I did a quick overhaul of the MovementAnalysis class, whose only purpose until now was to calculate endpoint/tool odometry. (I use "endpoint" and "tool" interchangeably throughout the code base, sorry.) Now, it also calculates the work when the disturbance observer is turned on.
I made several classes in RunningStatistic.cs to do much more general calculations on a continually updating signal, such as our robot endpoint position. The idea is we can build off of this to calculate other metrics in the future.
The base class called RunningStatistic is really meant to just encapsulate the correct behavior for values that you want to be able to pause, unpause, and reset. For example, anything that you only want to measure while a game is being played.
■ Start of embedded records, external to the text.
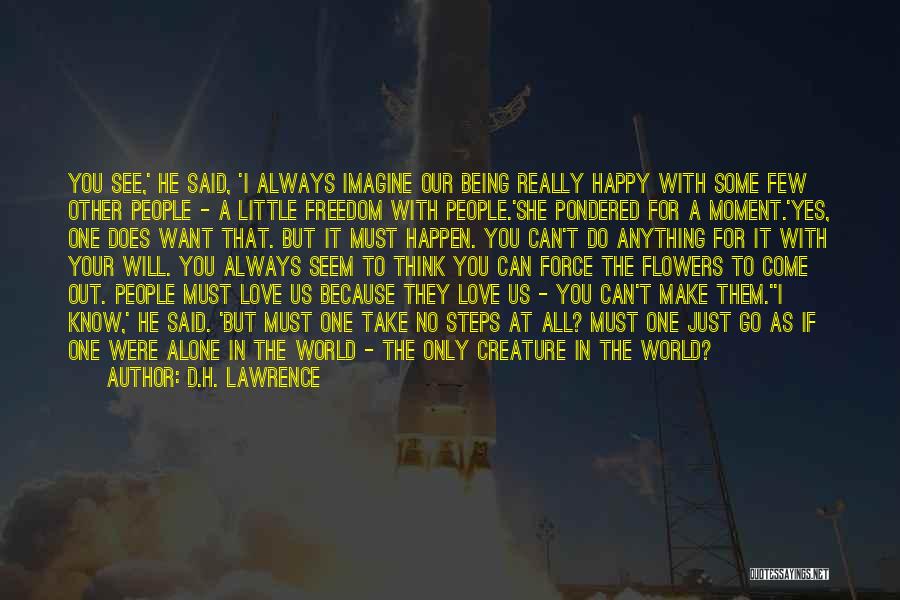 YOU SEE,' HE SAID, 'I ALWAYS IMAGINE OUR BEING REALLY HAPPY WITH SOME FEW OTHER PEOPLE - A LITTLE FREEDOM WITH PEOPLE.'SHE PONDERED FOR A MOMENT.'YES, ONE DOES WANT THAT. BUT IT MUST HAPPEN. YOU CAN'T DO ANYTHING FOR IT WITH YOUR WILL. YOU ALWAYS SEEM TO THINK YOU CAN FORCE THE FLOWERS TO COME OUT. PEOPLE MUST LOVE US BECAUSE THEY LOVE US - YOU CAN'T MAKE THEM.''I KNOW,' HE SAID. 'BUT MUST ONE TAKE NO STEPS AT ALL? MUST ONE JUST GO AS IF ONE WERE ALONE IN THE WORLD - THE ONLY CREATURE IN THE WORLD?

AUTHOR: D.H. LAWRENCE

QUOTESSAYINGS.NET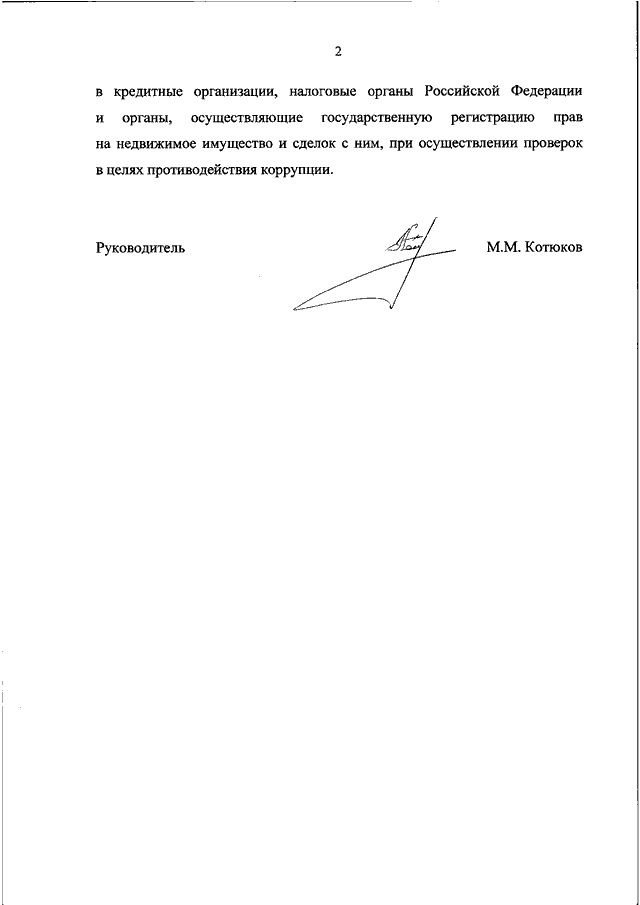 2

в кредитные организации, налоговые органы Российской Федерации и органы, осуществляющие государственную регистрацию прав на недвижимое имущество и сделок с ним, при осуществлении проверок в целях противодействия коррупции.

Руководитель М.М. Котюков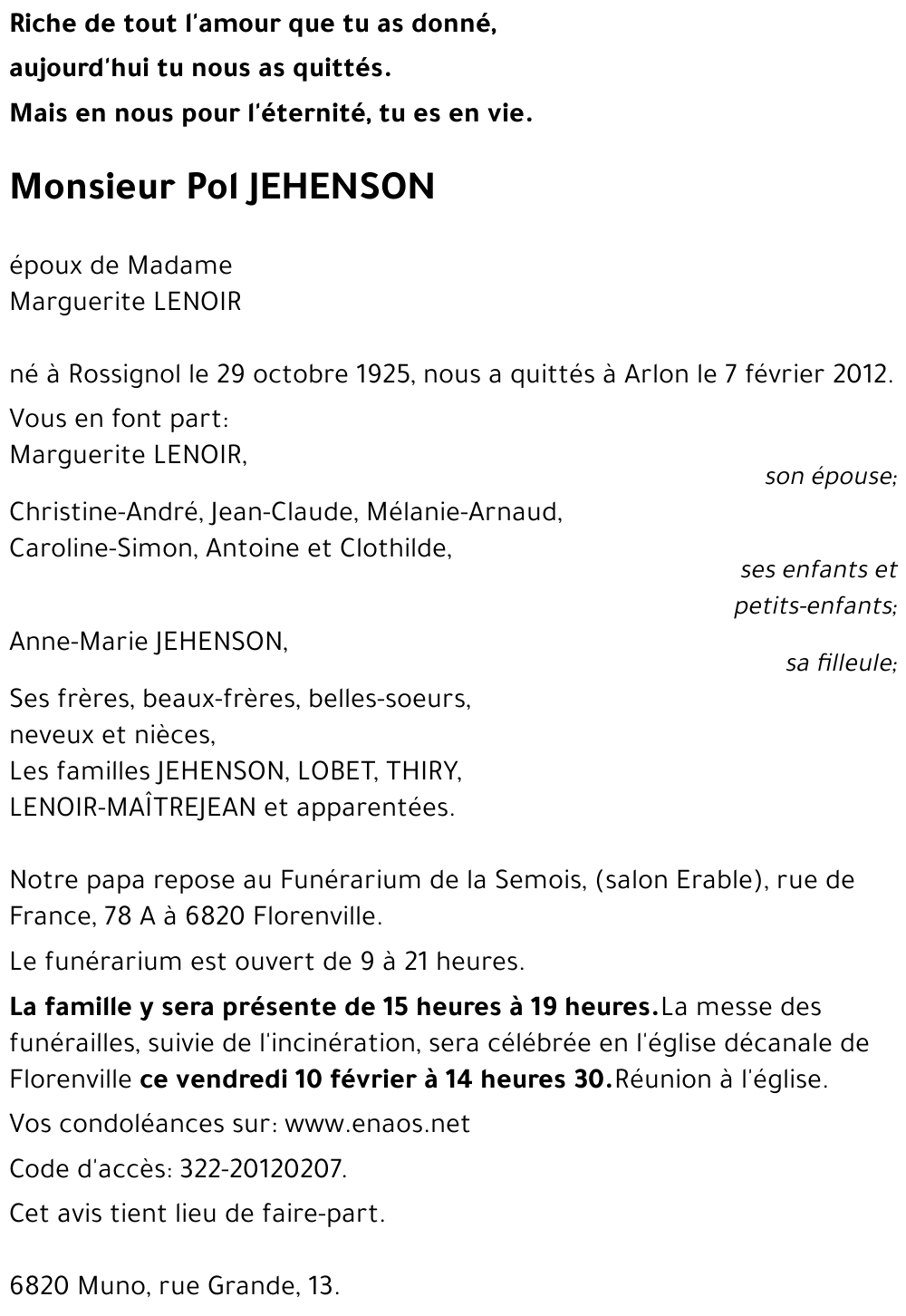 Riche de tout l'amour que tu as donné,
aujourd'hui tu nous as quittés.
Mais en nous pour l'éternité, tu es en vie.

Monsieur Pol JEHENSON

époux de Madame
Marguerite LENOIR

né à Rossignol le 29 octobre 1925, nous a quittés à Arlon le 7 février 2012.

Vous en font part:
Marguerite LENOIR,
son épouse;

Christine-André, Jean-Claude, Mélanie-Arnaud,
Caroline-Simon, Antoine et Clothilde,
ses enfants et petits-enfants;

Anne-Marie JEHENSON,
sa filleule;

Ses frères, beaux-frères, belles-soeurs,
neveux et nièces,
Les familles JEHENSON, LOBET, THIRY,
LENOIR-MAÎTREJEAN et apparentées.

Notre papa repose au Funérarium de la Semois, (salon Erable), rue de France, 78 A à 6820 Florenville.

Le funérarium est ouvert de 9 à 21 heures.

La famille y sera présente de 15 heures à 19 heures.La messe des funérailles, suivie de l'incinération, sera célébrée en l'église décanale de Florenville ce vendredi 10 février à 14 heures 30.Réunion à l'église.

Vos condoléances sur: www.enaos.net

Code d'accès: 322-20120207.

Cet avis tient lieu de faire-part.

6820 Muno, rue Grande, 13.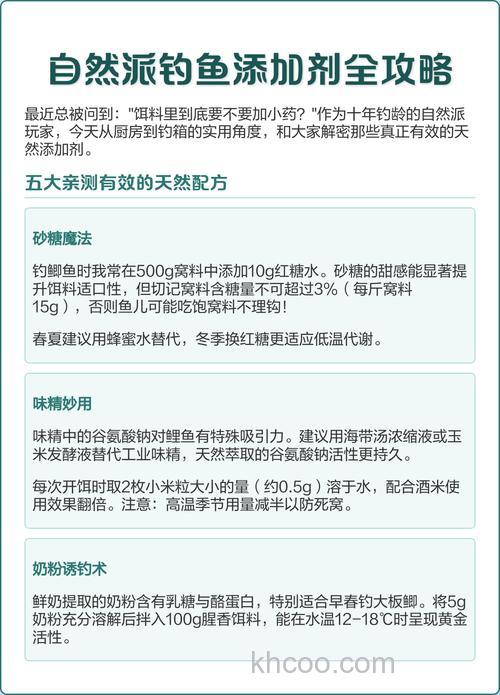 自然派钓鱼添加剂全攻略

最近总被问到："饵料里到底要不要加小药？"作为十年钓龄的自然派玩家，今天从厨房到钓箱的实用角度，和大家解密那些真正有效的天然添加剂。

五大亲测有效的天然配方

砂糖魔法

钓鲫鱼时我常在500g窝料中添加10g红糖水。砂糖的甜感能显著提升饵料适口性，但切记窝料含糖量不可超过3%（每斤窝料15g），否则鱼儿可能吃饱窝料不理钩！

春夏建议用蜂蜜水替代，冬季换红糖更适应低温代谢。

味精妙用

味精中的谷氨酸钠对鲤鱼有特殊吸引力。建议用海带汤浓缩液或玉米发酵液替代工业味精，天然萃取的谷氨酸钠活性更持久。

每次开饵时取2枚小米粒大小的量（约0.5g）溶于水，配合酒米使用效果翻倍。注意：高温季节用量减半以防死窝。

奶粉诱钓术

鲜奶提取的奶粉含有乳糖与酪蛋白，特别适合早春钓大板鲫。将5g奶粉充分溶解后拌入100g腥香饵料，能在水温12-18℃时呈现黄金活性。

khcoo.com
The kind of middle-man classes of RunningStatisticScalar and RunningStatisticVector are basically just applying filtering if we need it, so in the future if I were to redesign this I would probably do that differently. Similarly, the way the vector versions can accept one or two inputs is not the cleanest or most elegant solution, but I think it's all good enough for now. Also, I tend to make a "scalar" and "vector" version of most things like this, even if I'm only using one of them, so I don't have to make it in the future. That's why there's RunningStatisticScalar and RunningStatisticVector, etc.
The final things I calculate are ToolWork in Newton-meters and UserEffort in Joules, which are interchangeable units, but the latter implies energy. @tn and I discussed this, and he suggested that Calories might be the most useful units for reporting effort.